**Required task a:**
Answer these about the article on the Chugiak sophomore's equestrian award:
(i) On which horse did Henry win her first points title?
(ii) Across how many competitions in Alaska are Stirrup Cup points counted?
(iii) In what month and year did Henry receive the award?

[start Document excerpt]

Jumping to victory
Chugiak sophomore wins equestrian award
Phoebe Henry, left, poses with trainer Jenny Rousey and “Alahmar,” an Arabian and Quarter Horse mix. Henry a Chugiak High sophomore, has won the 14-U United States Hunter/Jumper Association Stirrup Cup award for Zone 12 — which includes Alaska — for two consecutive years. The Cup is awarded to the rider with the most overall cup points throughout six competitions in Alaska.
When it comes to jumping horses, Phoebe Henry is the best in the state — and she has the hardware to prove it.
Henry, a Chugiak High sophomore, has won the 14-U United States Hunter/Jumper Association Stirrup Cup award for Zone 12 two years in a row.
The Stirrup Cup is presented to the person with the most overall points throughout six competitions in Alaska. Henry received the award in December 2012.
Entering her final competition of the summer last August, Henry had no idea where she ranked compared to other riders.
“I just tried to do the best I could each show,” she said.
Though she’s won two straight years, the 2012 award didn’t come as easily as Henry’s first.
Henry’s first points title was won with her Appendix Quarter Horse, Fame, a horse she had ridden for a decade.
Due to Fame’s age, Henry competed with a different partner last season, Alahmar — an Arabian and Quarter Horse mix.
Riding a new horse brought a new challenge, Henry said. But it also made defending her title that much sweeter.

[end Document excerpt]
[start Data for this task]

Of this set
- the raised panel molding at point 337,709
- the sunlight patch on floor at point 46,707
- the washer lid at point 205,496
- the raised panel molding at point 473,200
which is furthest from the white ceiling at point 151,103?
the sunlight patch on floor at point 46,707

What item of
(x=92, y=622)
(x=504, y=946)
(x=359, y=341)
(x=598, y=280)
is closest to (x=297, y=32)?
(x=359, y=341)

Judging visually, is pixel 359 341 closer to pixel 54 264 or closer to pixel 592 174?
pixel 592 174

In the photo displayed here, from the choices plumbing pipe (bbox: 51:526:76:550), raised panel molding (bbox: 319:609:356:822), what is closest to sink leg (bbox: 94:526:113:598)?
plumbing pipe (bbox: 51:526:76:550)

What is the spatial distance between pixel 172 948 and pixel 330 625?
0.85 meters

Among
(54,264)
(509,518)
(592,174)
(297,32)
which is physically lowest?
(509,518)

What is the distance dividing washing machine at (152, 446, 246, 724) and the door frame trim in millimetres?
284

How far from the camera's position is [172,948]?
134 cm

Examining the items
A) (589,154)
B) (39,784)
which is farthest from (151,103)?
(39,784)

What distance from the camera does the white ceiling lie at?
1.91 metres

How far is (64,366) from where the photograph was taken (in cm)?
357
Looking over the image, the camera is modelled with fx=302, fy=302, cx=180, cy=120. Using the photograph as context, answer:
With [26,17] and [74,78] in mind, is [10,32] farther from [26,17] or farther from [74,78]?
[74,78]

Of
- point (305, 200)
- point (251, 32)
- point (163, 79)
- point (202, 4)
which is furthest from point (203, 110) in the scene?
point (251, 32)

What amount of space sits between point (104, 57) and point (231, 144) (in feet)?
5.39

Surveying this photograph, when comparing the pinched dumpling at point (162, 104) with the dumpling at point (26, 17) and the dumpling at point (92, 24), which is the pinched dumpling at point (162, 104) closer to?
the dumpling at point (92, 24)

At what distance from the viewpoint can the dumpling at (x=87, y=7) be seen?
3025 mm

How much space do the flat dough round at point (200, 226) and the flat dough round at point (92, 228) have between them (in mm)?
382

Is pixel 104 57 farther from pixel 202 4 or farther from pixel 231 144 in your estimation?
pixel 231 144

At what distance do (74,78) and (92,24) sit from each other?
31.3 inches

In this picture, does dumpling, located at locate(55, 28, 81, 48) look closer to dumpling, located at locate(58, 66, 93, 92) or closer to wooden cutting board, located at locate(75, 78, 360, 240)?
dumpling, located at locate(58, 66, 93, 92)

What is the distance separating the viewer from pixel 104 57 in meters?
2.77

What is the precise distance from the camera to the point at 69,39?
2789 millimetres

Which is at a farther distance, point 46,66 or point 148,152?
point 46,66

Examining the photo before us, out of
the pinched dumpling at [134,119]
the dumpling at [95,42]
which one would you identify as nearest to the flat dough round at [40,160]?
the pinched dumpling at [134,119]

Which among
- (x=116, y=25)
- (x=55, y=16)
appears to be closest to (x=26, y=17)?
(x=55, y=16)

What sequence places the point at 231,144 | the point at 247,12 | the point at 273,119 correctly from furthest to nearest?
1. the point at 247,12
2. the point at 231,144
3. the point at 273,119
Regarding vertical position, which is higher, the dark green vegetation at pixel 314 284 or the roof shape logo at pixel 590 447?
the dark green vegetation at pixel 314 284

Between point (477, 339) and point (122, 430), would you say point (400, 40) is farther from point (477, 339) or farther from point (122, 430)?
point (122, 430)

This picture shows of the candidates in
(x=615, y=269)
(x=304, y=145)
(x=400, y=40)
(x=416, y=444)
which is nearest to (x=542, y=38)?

[end Data for this task]

**Required task b:** Can you rewrite everything in the listing from the line containing "How much space" down to the line containing "31.3 inches", replacing "flat dough round" with "dough disc" and leaving all else unchanged?

**Expected output a:**
(i) Fame, her Appendix Quarter Horse
(ii) Six
(iii) December 2012

**Expected output b:**
How much space do the dough disc at point (200, 226) and the dough disc at point (92, 228) have between them (in mm)?
382

Is pixel 104 57 farther from pixel 202 4 or farther from pixel 231 144 in your estimation?
pixel 231 144

At what distance do (74,78) and (92,24) sit from each other?
31.3 inches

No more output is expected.